After the U.S. Supreme Court recently affirmed that states could reapportion themselves at any time, Louisiana has a strong case to do so with its Legislature as a result of the hurricane disasters of 2005 which has caused the state’s population to lose at present as many as 300,000 people and has dramatically shifted population patterns within it.

On the one hand, for representative democracy to actually be so, equiproportionality must exist among these districts, or else rotten burroughs spoil things. On the other hand, the statistical basis on which to do so is fleeting unless the state commits a good chunk of change to carrying out some kind of census.

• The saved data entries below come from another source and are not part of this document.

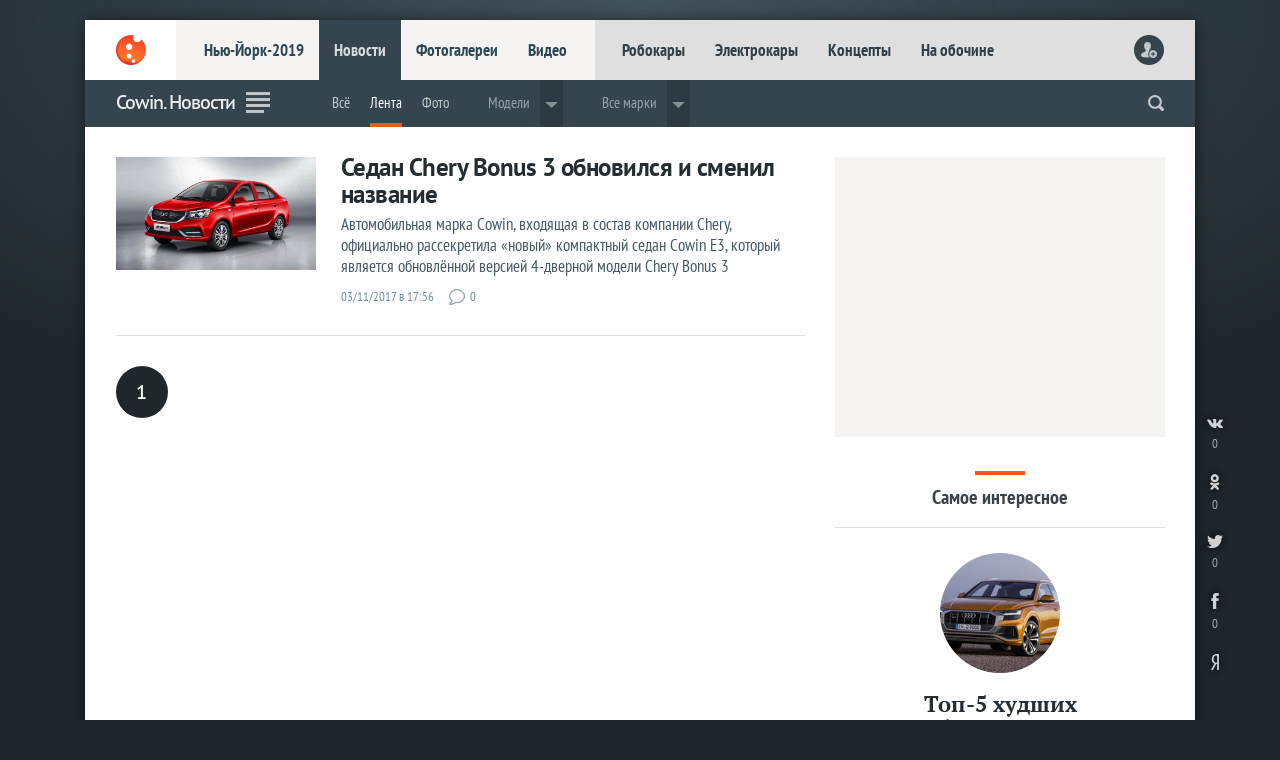

--- FILE ---
content_type: application/javascript
request_url: https://www.livecars.ru/i/v9/files/js/show_bottom_menu.js
body_size: 133
content:
(function() {
    var $win = $(window);
    
    function checkScroll() {
        if ($win.scrollTop() > 100) {
            $win.off('scroll', checkScroll);
            $('#bottomMenu').fadeIn(500);
        }
    }
    
    $win.scroll(checkScroll);
})();

--- FILE ---
content_type: application/javascript
request_url: https://www.livecars.ru/i/v9/files/js/partmenu.js
body_size: 78
content:
function openPartMenu() {
    document.getElementById("myPartMenu").style.width = "100%";
}

function closePartMenu() {
    document.getElementById("myPartMenu").style.width = "0";
}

While some may contend the wide variances in district populations must be tolerated until the next federal census and the 2011 election cycle, there is some middle ground here. The need is obvious; for example, turnout in the 2006 primary in New Orleans’ flood-ravaged District E was nearly half that of the 2002 primary turnout, down about 20 percent, even with heroic get-out-the-vote efforts funded by state taxpayers.

The state should proceed by petitioning to the Department of Justice that the state use registered voters as the basis on which to reapportion during the 2007 session for that election cycle only, based upon the Court’s 1966 ruling in Burns v. Richardson. There, the court allowed Hawai’i to do just this until the 1970 census information became available because of a large transient population. In this instance, citizen displacement and the influx of a transient population because of the hurricanes should merit similar treatment.

If pre-clearance is granted by Justice, the new districts could be in place by next July at minimal expense. That’s still about two months before qualifying, leaving plenty of time for campaigning in the new districts.

Whether political considerations will allow this to happen is another matter. But fairness to the citizenry dictates that the state makes the effort to ensure that all voices get heard equally, justifying the redistricting.